__Texto fornecido__.

O mercado paralelo de garantias bancárias e seu impacto nas licitações e contratos administrativos
Por Juliana Miky Uehara – Advogada, consultora jurídica, especialista em licitações e contratos administrativos, fez parte do corpo editorial da Revista Licicon, autora do livro Contratação Direta Orientações para Instrução e Condução do Processo de forma mais eficiente; coautora do livro 101 Dicas sobre o Pregão; coautora do livro Pregão eletrônico e Presencial, além de autora de diversos artigos na área de licitações. Atualmente ocupa o cargo de Assessora Especial de Gabinete junto à Procuradoria Jurídica do Município de Pinhais.
Rogério Corrêa – Advogado especialista em Licitações e Contratos; pós-graduado em Direito Aplicado pela Escola da Magistratura do Paraná; em Direito Público pela Universidade Anhanguera; MBA em Gestão Ambiental e Desenvolvimento Sustentável pela Unicesumar; e especialista em Nova Economia e Desenvolvimento de Novos Negócios pela FAE Centro Universitário/Curitiba/PR.
Um assunto noticiado pelo Estadão[1] chamou bastante a atenção no início deste mês (nov/21). Segundo veiculado pelo jornal, existe um grande mercado paralelo de empresas que “vendem fianças”, isto é, negociam garantias, para que licitantes mal intencionados possam participar dos prélios públicos! Trata-se de um segmento milionário, cujo papel seria o de ressarcir os cofres públicos caso o licitante (futuro contratado) não conseguisse ou deixasse de executar o contrato.
Com o intuito de ludibriar os agentes públicos, as “instituições asseguradoras” valem-se do termo “bank” no nome, mesmo sem possuírem qualquer autorização do Banco Central ou da Superintendência de Seguros Privados (Susep) para atuar.
A reportagem expôs a existência de oito companhias que atuavam no segmento e ofereciam garantias para contratações firmadas junto ao Setor Público. Os contratos “atendidos” chegam a centenas de milhões.

__Registros de dados__.
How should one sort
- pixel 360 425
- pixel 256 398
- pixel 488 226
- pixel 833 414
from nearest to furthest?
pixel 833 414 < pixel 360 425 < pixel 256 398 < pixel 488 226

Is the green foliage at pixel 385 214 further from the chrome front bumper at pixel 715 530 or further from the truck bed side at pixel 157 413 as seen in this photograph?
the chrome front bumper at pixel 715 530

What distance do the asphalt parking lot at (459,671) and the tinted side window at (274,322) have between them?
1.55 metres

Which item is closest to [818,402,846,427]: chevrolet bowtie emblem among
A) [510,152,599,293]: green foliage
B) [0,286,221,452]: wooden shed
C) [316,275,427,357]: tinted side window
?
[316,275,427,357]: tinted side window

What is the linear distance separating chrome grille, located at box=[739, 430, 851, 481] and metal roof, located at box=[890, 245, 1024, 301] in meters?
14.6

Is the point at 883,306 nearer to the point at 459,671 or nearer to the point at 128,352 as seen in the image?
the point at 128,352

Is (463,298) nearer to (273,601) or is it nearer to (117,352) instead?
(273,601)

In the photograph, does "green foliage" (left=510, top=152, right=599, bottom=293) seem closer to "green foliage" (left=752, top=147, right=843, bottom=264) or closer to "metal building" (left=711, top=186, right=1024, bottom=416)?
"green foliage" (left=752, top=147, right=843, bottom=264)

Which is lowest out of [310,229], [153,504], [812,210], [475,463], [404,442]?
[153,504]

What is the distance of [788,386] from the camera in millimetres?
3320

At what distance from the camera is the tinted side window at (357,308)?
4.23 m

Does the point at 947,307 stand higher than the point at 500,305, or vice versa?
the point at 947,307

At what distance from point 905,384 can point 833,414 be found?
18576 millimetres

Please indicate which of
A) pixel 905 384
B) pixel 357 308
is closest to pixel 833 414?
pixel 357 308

--

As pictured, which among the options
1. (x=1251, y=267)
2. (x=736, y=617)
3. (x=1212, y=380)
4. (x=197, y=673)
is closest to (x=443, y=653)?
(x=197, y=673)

__Tarefas a realizar__.
1. Com base no texto sobre o mercado paralelo de garantias bancárias, responda:
(a) Qual jornal noticiou o assunto?
(b) Que termo as "instituições asseguradoras" usam no nome?
(c) Quantas companhias a reportagem expôs?
2. Repita o trecho do texto sobre o mercado paralelo de garantias bancárias começando em "O mercado paralelo" e terminando em "Município de Pinhais.".

__Soluções a seguir__.
1.
(a) O Estadão.
(b) O termo "bank".
(c) Oito companhias.

2.
O mercado paralelo de garantias bancárias e seu impacto nas licitações e contratos administrativos
Por Juliana Miky Uehara – Advogada, consultora jurídica, especialista em licitações e contratos administrativos, fez parte do corpo editorial da Revista Licicon, autora do livro Contratação Direta Orientações para Instrução e Condução do Processo de forma mais eficiente; coautora do livro 101 Dicas sobre o Pregão; coautora do livro Pregão eletrônico e Presencial, além de autora de diversos artigos na área de licitações. Atualmente ocupa o cargo de Assessora Especial de Gabinete junto à Procuradoria Jurídica do Município de Pinhais.